### EXERCISE TASKS
1 > According to the Housing Authority audit article, in what year did HUD select Robert Graham as executive director?
2 > From the Housing Authority audit article, extract everything from "The findings of" down to "its mainland counterparts." word for word.

BEGIN SOURCE TEXT

The abnormally high liquidity is an indication of a “tight ship” he said, adding the local agency is “running their federal programs efficiently.”

The three audit reports that are routinely provided in one audit package cover financial statements independent government standards and uniform guidance practices.

“There were no findings or questions about costs in any of the three audit reports,” he said.

Larsen only awaits the pension reports from the Government Employees’ Retirement System to “formally” sign off on the audit. “They are very, very late with it,” he said, adding that he hoped to receive that final piece “any day now.”

The findings of the 2020 audit reports are a far cry from those 19 years ago when the V.I. Housing Authority was placed in receivership by the U.S. Department of Housing and Urban Development. The Housing Authority stood out back then as well when measured against its mainland counterparts.

When the Housing Authority was placed in receivership in 2003, HUD Assistant Secretary Michael Liu said, “Since 1985, there have been 17 takeovers out of 3,200 housing agencies nationwide.”

Robert Graham, has been at the helm of the current tight ship since 2008 when HUD selected him to be the executive director.

END SOURCE TEXT
BEGIN RECORDED DATA

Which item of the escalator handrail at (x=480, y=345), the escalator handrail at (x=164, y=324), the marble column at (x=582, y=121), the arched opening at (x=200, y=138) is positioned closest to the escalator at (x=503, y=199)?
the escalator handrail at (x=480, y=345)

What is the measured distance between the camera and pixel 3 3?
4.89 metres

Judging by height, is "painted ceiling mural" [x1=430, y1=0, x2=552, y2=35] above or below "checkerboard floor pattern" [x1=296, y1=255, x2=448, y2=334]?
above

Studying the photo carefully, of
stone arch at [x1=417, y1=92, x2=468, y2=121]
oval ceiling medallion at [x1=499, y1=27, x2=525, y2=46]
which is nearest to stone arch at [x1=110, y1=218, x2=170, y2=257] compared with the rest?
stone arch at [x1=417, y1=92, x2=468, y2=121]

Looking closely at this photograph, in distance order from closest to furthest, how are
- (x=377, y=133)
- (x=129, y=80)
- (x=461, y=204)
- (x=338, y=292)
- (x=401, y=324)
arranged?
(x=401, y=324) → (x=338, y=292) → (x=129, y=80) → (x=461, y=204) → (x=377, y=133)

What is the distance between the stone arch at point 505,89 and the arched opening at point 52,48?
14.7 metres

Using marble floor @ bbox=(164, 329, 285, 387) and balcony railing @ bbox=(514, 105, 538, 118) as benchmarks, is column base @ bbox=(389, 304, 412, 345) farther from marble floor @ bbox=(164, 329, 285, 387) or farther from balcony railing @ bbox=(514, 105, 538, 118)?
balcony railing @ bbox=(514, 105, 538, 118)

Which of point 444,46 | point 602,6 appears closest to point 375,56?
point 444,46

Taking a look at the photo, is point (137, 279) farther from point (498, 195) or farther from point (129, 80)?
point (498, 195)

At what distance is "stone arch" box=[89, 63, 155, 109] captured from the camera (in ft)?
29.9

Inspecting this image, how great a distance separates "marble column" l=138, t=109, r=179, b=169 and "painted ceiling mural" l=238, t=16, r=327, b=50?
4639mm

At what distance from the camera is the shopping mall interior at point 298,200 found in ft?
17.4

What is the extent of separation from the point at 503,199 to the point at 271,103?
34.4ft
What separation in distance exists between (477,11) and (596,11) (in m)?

END RECORDED DATA

### FULL SOLUTIONS
1 > 2008

2 >
The findings of the 2020 audit reports are a far cry from those 19 years ago when the V.I. Housing Authority was placed in receivership by the U.S. Department of Housing and Urban Development. The Housing Authority stood out back then as well when measured against its mainland counterparts.